Monday, March 26, 2018

DTI, DOF Explain TRAIN Package 2 to Japanese Investors

In efforts to enhance trade and investment relations between the Philippines (PH) and Japan (JP), Department of Trade and Industry (DTI) Secretary Ramon Lopez together with officials of the Department of Finance (DOF) addressed the issues and clarified the concerns raised by Japanese investors on the Tax Reform Acceleration and Inclusion (TRAIN) Package 2, which rationalizes tax incentives to investments.

“We would like to highlight the aspects of TRAIN Package 2 that would benefit new and existing investors. While Japan is our number one source of investments, there are still a large number of Japanese investors who have not located in the Philippines. The TRAIN Package 2 provides us with the mechanisms both to encourage existing investors to further expand their business, and to attract new investors into the country,” said Sec. Lopez.     

During the discussion, Japanese investors expressed their concerns on the new tax incentives for new and existing investors as well as the preferential corporate income tax.

According to Lopez, the proposed legislation is not meant to remove incentives, but in fact recognizes the important role of incentives and the need to make them more responsive, relevant and effective, i.e. they should conform to the principles of being performance-based, time-bound, focused, and transparent. 

Board of Investments (BOI) Managing Head and DTI Undersecretary Ceferino Rodolfo explained further that the second tax reform package will in fact provide better incentives.

“First, investors will no longer be limited to just the Income Tax Holiday (ITH) and the 5% tax on Gross Income Earned (GIE)—but will now be able to choose other incentives that may be more relevant, including long enough Net Operating Loss Carry-over, accelerated depreciation, and double-deduction of certain expenses critical to upgrading competitiveness such as R&D, training, and others,” said Usec. Rodolfo.

“Equally important, the TRAIN Package will remove the nationality bias as well as the export bias of incentives.
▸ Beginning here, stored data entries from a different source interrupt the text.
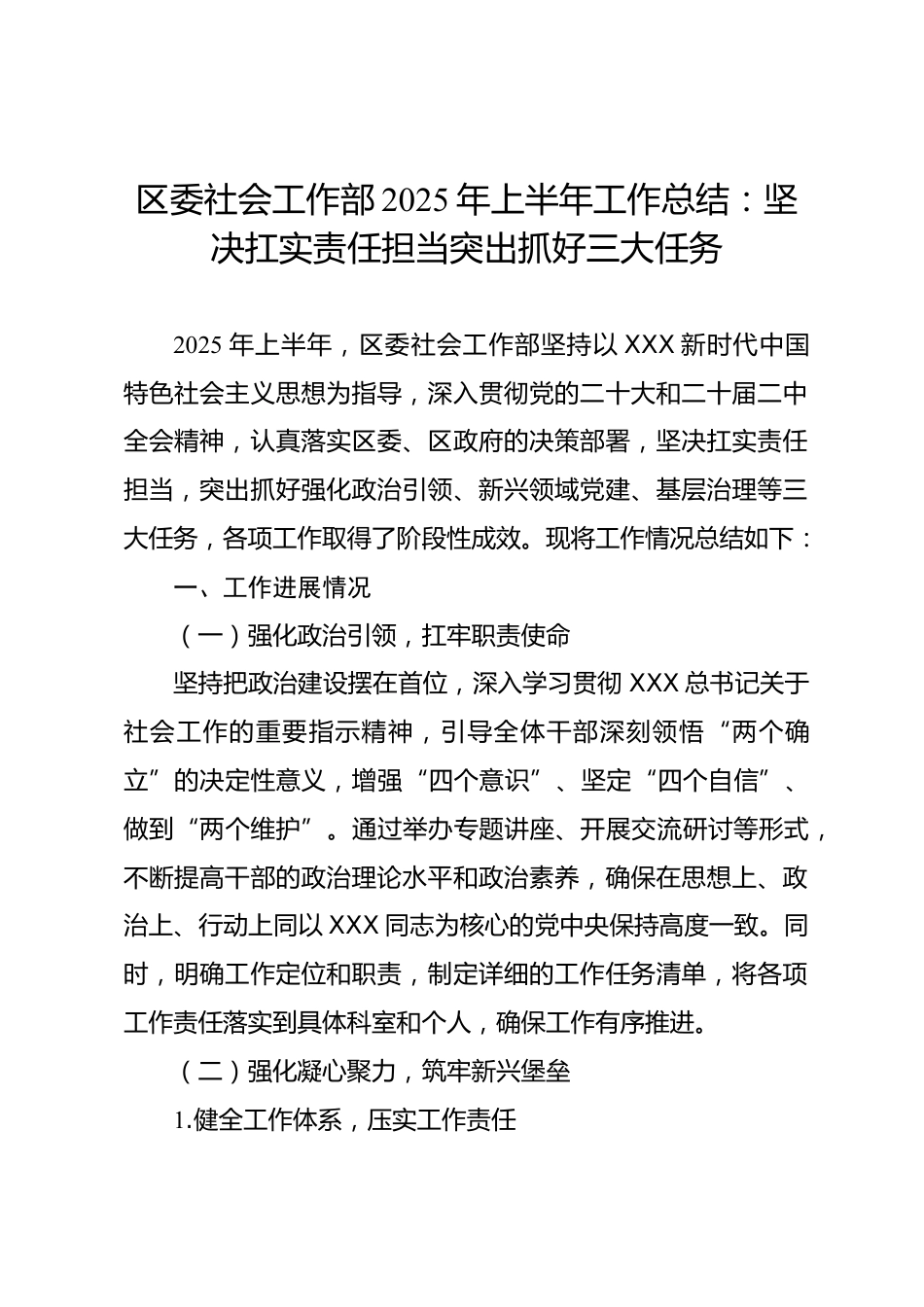 区委社会工作部2025年上半年工作总结：坚决扛实责任担当突出抓好三大任务

2025年上半年，区委社会工作部坚持以XXX新时代中国特色社会主义思想为指导，深入贯彻党的二十大和二十届二中全会精神，认真落实区委、区政府的决策部署，坚决扛实责任担当，突出抓好强化政治引领、新兴领域党建、基层治理等三大任务，各项工作取得了阶段性成效。现将工作情况总结如下：

一、工作进展情况

（一）强化政治引领，扛牢职责使命

坚持把政治建设摆在首位，深入学习贯彻XXX总书记关于社会工作的重要指示精神，引导全体干部深刻领悟“两个确立”的决定性意义，增强“四个意识”、坚定“四个自信”、做到“两个维护”。通过举办专题讲座、开展交流研讨等形式，不断提高干部的政治理论水平和政治素养，确保在思想上、政治上、行动上同以XXX同志为核心的党中央保持高度一致。同时，明确工作定位和职责，制定详细的工作任务清单，将各项工作责任落实到具体科室和个人，确保工作有序推进。

（二）强化凝心聚力，筑牢新兴堡垒

1.健全工作体系，压实工作责任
This means that as long as an activity is listed under the Strategic Investments Priorities Plan (SIPP), this will be eligible for incentives regardless of citizenship of owners or the markets they will serve. For Japanese companies, they can receive incentives even if they will sell to the domestic market,” Usec. Rodolfo added.

Meanwhile, DOF Director Juvy Danofrata noted the concerns of investors on the sunset provisions for existing tax incentives. Danofrata said, “While transition mechanisms will be provided including replacing the 5% GIE with a reduced 15% corporate net income tax, we are open to suggestions on how we can design better transitions, as long as these will comply with the basic principles of being time-bound, performance-based, focused, and transparent.”

The discussion was part of the agenda of the 10th Philippine-Japan Economic Partnership Agreement (PJEPA) Sub-Committee on the Improvement of Business Environment (SC-IBE) Meeting on 22 March co-chaired by Sec. Lopez and Japanese Ambassador Koji Haneda. Officials from the Philippine Board of Investments, Philippine Contractors Accreditation Board, Construction Industry Authority of the Philippines, National Economic Development Authority,  Philippine Economic Zone Authority, Bangko Sentral ng Pilipinas, Department of Public Works and Highways, Department of Finance, Department of Labor and Employment, Manila International Airport Authority, Metro Manila Development Authority, Bureau of Internal Revenue, and Subic Bay Metropolitan Authority were also present during the meeting.